## begin SUPPLIED MATERIAL
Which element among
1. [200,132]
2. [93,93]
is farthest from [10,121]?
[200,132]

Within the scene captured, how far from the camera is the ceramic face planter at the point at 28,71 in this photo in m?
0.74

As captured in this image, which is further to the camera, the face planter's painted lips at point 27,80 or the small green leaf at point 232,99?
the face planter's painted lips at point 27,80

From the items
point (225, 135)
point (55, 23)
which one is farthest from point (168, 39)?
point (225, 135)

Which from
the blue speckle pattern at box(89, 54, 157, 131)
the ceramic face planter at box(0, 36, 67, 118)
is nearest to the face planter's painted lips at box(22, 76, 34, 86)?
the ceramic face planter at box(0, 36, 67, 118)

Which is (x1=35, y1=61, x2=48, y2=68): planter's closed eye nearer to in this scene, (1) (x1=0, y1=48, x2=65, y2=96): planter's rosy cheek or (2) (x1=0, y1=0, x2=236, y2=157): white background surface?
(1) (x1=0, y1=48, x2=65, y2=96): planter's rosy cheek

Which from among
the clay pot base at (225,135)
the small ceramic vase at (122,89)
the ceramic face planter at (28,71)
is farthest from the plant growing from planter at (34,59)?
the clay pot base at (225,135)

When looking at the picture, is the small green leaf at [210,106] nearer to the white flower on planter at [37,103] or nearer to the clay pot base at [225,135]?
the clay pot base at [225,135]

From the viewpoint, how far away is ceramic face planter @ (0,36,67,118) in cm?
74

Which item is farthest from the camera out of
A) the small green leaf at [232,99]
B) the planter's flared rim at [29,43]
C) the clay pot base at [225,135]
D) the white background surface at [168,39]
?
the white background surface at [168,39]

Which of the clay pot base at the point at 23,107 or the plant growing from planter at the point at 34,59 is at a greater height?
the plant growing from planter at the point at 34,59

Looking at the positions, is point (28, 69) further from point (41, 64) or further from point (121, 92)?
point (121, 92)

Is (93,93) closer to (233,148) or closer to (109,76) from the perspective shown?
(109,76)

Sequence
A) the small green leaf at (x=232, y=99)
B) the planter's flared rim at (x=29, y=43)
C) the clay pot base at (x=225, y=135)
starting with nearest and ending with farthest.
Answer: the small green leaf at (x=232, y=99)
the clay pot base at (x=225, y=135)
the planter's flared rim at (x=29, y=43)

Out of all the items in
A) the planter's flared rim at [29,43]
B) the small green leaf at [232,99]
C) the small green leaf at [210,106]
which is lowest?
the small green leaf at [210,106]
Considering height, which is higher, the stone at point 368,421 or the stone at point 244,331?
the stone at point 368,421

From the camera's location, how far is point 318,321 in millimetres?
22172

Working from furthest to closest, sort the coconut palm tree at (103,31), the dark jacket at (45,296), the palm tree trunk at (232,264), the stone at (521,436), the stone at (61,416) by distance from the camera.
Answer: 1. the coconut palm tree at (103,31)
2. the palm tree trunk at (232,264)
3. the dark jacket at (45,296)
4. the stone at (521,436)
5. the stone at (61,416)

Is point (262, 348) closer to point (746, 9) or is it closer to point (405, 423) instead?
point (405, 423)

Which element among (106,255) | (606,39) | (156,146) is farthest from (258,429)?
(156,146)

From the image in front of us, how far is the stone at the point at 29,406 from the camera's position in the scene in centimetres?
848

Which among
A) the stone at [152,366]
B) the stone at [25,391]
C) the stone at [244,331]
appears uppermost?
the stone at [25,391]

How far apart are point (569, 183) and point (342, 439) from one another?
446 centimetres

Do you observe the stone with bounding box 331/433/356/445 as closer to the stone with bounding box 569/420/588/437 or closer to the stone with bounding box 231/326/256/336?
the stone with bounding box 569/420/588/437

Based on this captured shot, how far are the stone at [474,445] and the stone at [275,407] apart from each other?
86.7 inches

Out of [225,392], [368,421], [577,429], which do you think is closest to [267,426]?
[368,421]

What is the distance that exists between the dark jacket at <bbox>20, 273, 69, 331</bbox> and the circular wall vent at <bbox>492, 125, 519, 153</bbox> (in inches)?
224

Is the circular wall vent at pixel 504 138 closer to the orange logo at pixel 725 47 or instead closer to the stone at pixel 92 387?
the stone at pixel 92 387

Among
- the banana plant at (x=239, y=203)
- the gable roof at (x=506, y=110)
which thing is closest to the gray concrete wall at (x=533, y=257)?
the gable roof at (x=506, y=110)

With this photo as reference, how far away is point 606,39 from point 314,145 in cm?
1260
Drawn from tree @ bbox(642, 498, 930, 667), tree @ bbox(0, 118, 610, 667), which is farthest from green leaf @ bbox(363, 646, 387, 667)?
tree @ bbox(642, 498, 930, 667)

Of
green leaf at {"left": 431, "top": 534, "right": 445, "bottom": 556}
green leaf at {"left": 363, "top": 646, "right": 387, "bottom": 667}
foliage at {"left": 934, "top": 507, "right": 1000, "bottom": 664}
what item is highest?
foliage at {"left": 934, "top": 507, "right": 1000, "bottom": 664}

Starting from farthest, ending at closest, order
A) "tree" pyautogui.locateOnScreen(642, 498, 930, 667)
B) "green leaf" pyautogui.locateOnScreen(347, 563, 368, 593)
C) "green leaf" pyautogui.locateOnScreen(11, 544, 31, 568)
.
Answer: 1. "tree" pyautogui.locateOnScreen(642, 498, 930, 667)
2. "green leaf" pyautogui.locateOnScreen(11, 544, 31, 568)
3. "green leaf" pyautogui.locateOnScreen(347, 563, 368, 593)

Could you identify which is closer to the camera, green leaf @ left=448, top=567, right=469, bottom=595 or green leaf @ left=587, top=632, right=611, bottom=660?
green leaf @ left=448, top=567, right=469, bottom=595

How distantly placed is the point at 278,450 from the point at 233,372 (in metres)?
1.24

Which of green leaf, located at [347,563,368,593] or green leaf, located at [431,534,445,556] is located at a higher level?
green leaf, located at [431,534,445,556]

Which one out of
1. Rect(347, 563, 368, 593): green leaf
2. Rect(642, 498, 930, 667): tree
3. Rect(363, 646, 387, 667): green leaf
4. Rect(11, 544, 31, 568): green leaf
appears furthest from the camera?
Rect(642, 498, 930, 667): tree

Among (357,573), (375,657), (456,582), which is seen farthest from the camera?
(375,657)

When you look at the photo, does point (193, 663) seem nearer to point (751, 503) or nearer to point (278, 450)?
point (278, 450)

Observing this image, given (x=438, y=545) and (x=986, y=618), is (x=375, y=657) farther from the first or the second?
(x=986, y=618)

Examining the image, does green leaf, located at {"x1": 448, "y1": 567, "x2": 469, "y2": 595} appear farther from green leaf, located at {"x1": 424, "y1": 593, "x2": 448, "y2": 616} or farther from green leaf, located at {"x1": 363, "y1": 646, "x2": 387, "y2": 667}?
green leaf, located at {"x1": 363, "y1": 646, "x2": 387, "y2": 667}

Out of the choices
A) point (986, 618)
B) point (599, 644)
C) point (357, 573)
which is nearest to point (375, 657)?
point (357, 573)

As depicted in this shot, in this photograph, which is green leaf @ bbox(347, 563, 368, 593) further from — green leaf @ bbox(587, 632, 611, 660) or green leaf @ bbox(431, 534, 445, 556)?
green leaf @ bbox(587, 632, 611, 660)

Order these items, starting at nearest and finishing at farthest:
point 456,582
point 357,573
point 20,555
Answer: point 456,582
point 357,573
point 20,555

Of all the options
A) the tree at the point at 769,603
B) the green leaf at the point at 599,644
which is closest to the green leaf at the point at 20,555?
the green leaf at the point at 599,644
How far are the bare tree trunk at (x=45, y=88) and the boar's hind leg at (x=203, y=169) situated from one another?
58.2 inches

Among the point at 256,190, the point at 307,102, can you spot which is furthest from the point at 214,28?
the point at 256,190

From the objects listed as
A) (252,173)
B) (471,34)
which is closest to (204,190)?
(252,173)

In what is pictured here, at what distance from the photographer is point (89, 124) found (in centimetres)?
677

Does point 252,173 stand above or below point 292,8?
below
## end SUPPLIED MATERIAL
Can you rewrite every line of the records above as a numbered list, dropping the blank lines?

1. Which element among
2. 1. [200,132]
3. 2. [93,93]
4. is farthest from [10,121]?
5. [200,132]
6. Within the scene captured, how far from the camera is the ceramic face planter at the point at 28,71 in this photo in m?
7. 0.74
8. As captured in this image, which is further to the camera, the face planter's painted lips at point 27,80 or the small green leaf at point 232,99?
9. the face planter's painted lips at point 27,80
10. From the items
11. point (225, 135)
12. point (55, 23)
13. which one is farthest from point (168, 39)?
14. point (225, 135)
15. Which from
16. the blue speckle pattern at box(89, 54, 157, 131)
17. the ceramic face planter at box(0, 36, 67, 118)
18. is nearest to the face planter's painted lips at box(22, 76, 34, 86)?
19. the ceramic face planter at box(0, 36, 67, 118)
20. Which is (x1=35, y1=61, x2=48, y2=68): planter's closed eye nearer to in this scene, (1) (x1=0, y1=48, x2=65, y2=96): planter's rosy cheek or (2) (x1=0, y1=0, x2=236, y2=157): white background surface?
21. (1) (x1=0, y1=48, x2=65, y2=96): planter's rosy cheek
22. Which from among
23. the clay pot base at (225,135)
24. the small ceramic vase at (122,89)
25. the ceramic face planter at (28,71)
26. is farthest from the plant growing from planter at (34,59)?
27. the clay pot base at (225,135)
28. When looking at the picture, is the small green leaf at [210,106] nearer to the white flower on planter at [37,103] or nearer to the clay pot base at [225,135]?
29. the clay pot base at [225,135]
30. From the viewpoint, how far away is ceramic face planter @ (0,36,67,118) in cm?
31. 74
32. Which item is farthest from the camera out of
33. A) the small green leaf at [232,99]
34. B) the planter's flared rim at [29,43]
35. C) the clay pot base at [225,135]
36. D) the white background surface at [168,39]
37. ?
38. the white background surface at [168,39]
39. Which of the clay pot base at the point at 23,107 or the plant growing from planter at the point at 34,59 is at a greater height?
40. the plant growing from planter at the point at 34,59
41. Looking at the positions, is point (28, 69) further from point (41, 64) or further from point (121, 92)?
42. point (121, 92)
43. Is (93,93) closer to (233,148) or closer to (109,76) from the perspective shown?
44. (109,76)
45. Sequence
46. A) the small green leaf at (x=232, y=99)
47. B) the planter's flared rim at (x=29, y=43)
48. C) the clay pot base at (x=225, y=135)
49. starting with nearest and ending with farthest.
50. Answer: the small green leaf at (x=232, y=99)
51. the clay pot base at (x=225, y=135)
52. the planter's flared rim at (x=29, y=43)
53. Out of all the items in
54. A) the planter's flared rim at [29,43]
55. B) the small green leaf at [232,99]
56. C) the small green leaf at [210,106]
57. which is lowest?
58. the small green leaf at [210,106]
59. Considering height, which is higher, the stone at point 368,421 or the stone at point 244,331?
60. the stone at point 368,421
61. From the camera's location, how far is point 318,321 in millimetres?
62. 22172
63. Working from furthest to closest, sort the coconut palm tree at (103,31), the dark jacket at (45,296), the palm tree trunk at (232,264), the stone at (521,436), the stone at (61,416) by distance from the camera.
64. Answer: 1. the coconut palm tree at (103,31)
65. 2. the palm tree trunk at (232,264)
66. 3. the dark jacket at (45,296)
67. 4. the stone at (521,436)
68. 5. the stone at (61,416)
69. Is point (262, 348) closer to point (746, 9) or is it closer to point (405, 423) instead?
70. point (405, 423)
71. Which element among (106,255) | (606,39) | (156,146) is farthest from (258,429)?
72. (156,146)
73. From the image in front of us, how far is the stone at the point at 29,406 from the camera's position in the scene in centimetres?
74. 848
75. Which among
76. A) the stone at [152,366]
77. B) the stone at [25,391]
78. C) the stone at [244,331]
79. appears uppermost?
80. the stone at [25,391]
81. How far apart are point (569, 183) and point (342, 439) from one another?
82. 446 centimetres
83. Do you observe the stone with bounding box 331/433/356/445 as closer to the stone with bounding box 569/420/588/437 or closer to the stone with bounding box 231/326/256/336?
84. the stone with bounding box 569/420/588/437
85. Based on this captured shot, how far are the stone at [474,445] and the stone at [275,407] apart from each other?
86. 86.7 inches
87. Out of [225,392], [368,421], [577,429], which do you think is closest to [267,426]?
88. [368,421]
89. What is the distance that exists between the dark jacket at <bbox>20, 273, 69, 331</bbox> and the circular wall vent at <bbox>492, 125, 519, 153</bbox> (in inches)?
90. 224
91. Is the circular wall vent at pixel 504 138 closer to the orange logo at pixel 725 47 or instead closer to the stone at pixel 92 387?
92. the stone at pixel 92 387
93. Among
94. - the banana plant at (x=239, y=203)
95. - the gable roof at (x=506, y=110)
96. which thing is closest to the gray concrete wall at (x=533, y=257)?
97. the gable roof at (x=506, y=110)
98. With this photo as reference, how far away is point 606,39 from point 314,145 in cm?
99. 1260
100. Drawn from tree @ bbox(642, 498, 930, 667), tree @ bbox(0, 118, 610, 667), which is farthest from green leaf @ bbox(363, 646, 387, 667)?
101. tree @ bbox(642, 498, 930, 667)
102. Of
103. green leaf at {"left": 431, "top": 534, "right": 445, "bottom": 556}
104. green leaf at {"left": 363, "top": 646, "right": 387, "bottom": 667}
105. foliage at {"left": 934, "top": 507, "right": 1000, "bottom": 664}
106. what item is highest?
107. foliage at {"left": 934, "top": 507, "right": 1000, "bottom": 664}
108. Starting from farthest, ending at closest, order
109. A) "tree" pyautogui.locateOnScreen(642, 498, 930, 667)
110. B) "green leaf" pyautogui.locateOnScreen(347, 563, 368, 593)
111. C) "green leaf" pyautogui.locateOnScreen(11, 544, 31, 568)
112. .
113. Answer: 1. "tree" pyautogui.locateOnScreen(642, 498, 930, 667)
114. 2. "green leaf" pyautogui.locateOnScreen(11, 544, 31, 568)
115. 3. "green leaf" pyautogui.locateOnScreen(347, 563, 368, 593)
116. Could you identify which is closer to the camera, green leaf @ left=448, top=567, right=469, bottom=595 or green leaf @ left=587, top=632, right=611, bottom=660?
117. green leaf @ left=448, top=567, right=469, bottom=595
118. How distantly placed is the point at 278,450 from the point at 233,372 (in metres)?
119. 1.24
120. Which of green leaf, located at [347,563,368,593] or green leaf, located at [431,534,445,556] is located at a higher level?
121. green leaf, located at [431,534,445,556]
122. Which one out of
123. 1. Rect(347, 563, 368, 593): green leaf
124. 2. Rect(642, 498, 930, 667): tree
125. 3. Rect(363, 646, 387, 667): green leaf
126. 4. Rect(11, 544, 31, 568): green leaf
127. appears furthest from the camera?
128. Rect(642, 498, 930, 667): tree
129. Among (357,573), (375,657), (456,582), which is seen farthest from the camera?
130. (375,657)
131. When you look at the photo, does point (193, 663) seem nearer to point (751, 503) or nearer to point (278, 450)?
132. point (278, 450)
133. Observing this image, given (x=438, y=545) and (x=986, y=618), is (x=375, y=657) farther from the first or the second?
134. (x=986, y=618)
135. Examining the image, does green leaf, located at {"x1": 448, "y1": 567, "x2": 469, "y2": 595} appear farther from green leaf, located at {"x1": 424, "y1": 593, "x2": 448, "y2": 616} or farther from green leaf, located at {"x1": 363, "y1": 646, "x2": 387, "y2": 667}?
136. green leaf, located at {"x1": 363, "y1": 646, "x2": 387, "y2": 667}
137. Out of the choices
138. A) point (986, 618)
139. B) point (599, 644)
140. C) point (357, 573)
141. which is nearest to point (375, 657)?
142. point (357, 573)
143. As depicted in this shot, in this photograph, which is green leaf @ bbox(347, 563, 368, 593) further from — green leaf @ bbox(587, 632, 611, 660) or green leaf @ bbox(431, 534, 445, 556)?
144. green leaf @ bbox(587, 632, 611, 660)
145. Order these items, starting at nearest and finishing at farthest:
146. point 456,582
147. point 357,573
148. point 20,555
149. Answer: point 456,582
150. point 357,573
151. point 20,555
152. Of all the options
153. A) the tree at the point at 769,603
154. B) the green leaf at the point at 599,644
155. which is closest to the green leaf at the point at 20,555?
156. the green leaf at the point at 599,644
157. How far are the bare tree trunk at (x=45, y=88) and the boar's hind leg at (x=203, y=169) situated from one another?
158. 58.2 inches
159. Among the point at 256,190, the point at 307,102, can you spot which is furthest from the point at 214,28?
160. the point at 256,190
161. From the objects listed as
162. A) (252,173)
163. B) (471,34)
164. which is closest to (204,190)?
165. (252,173)
166. In what is pictured here, at what distance from the photographer is point (89, 124) found (in centimetres)?
167. 677
168. Does point 252,173 stand above or below point 292,8?
169. below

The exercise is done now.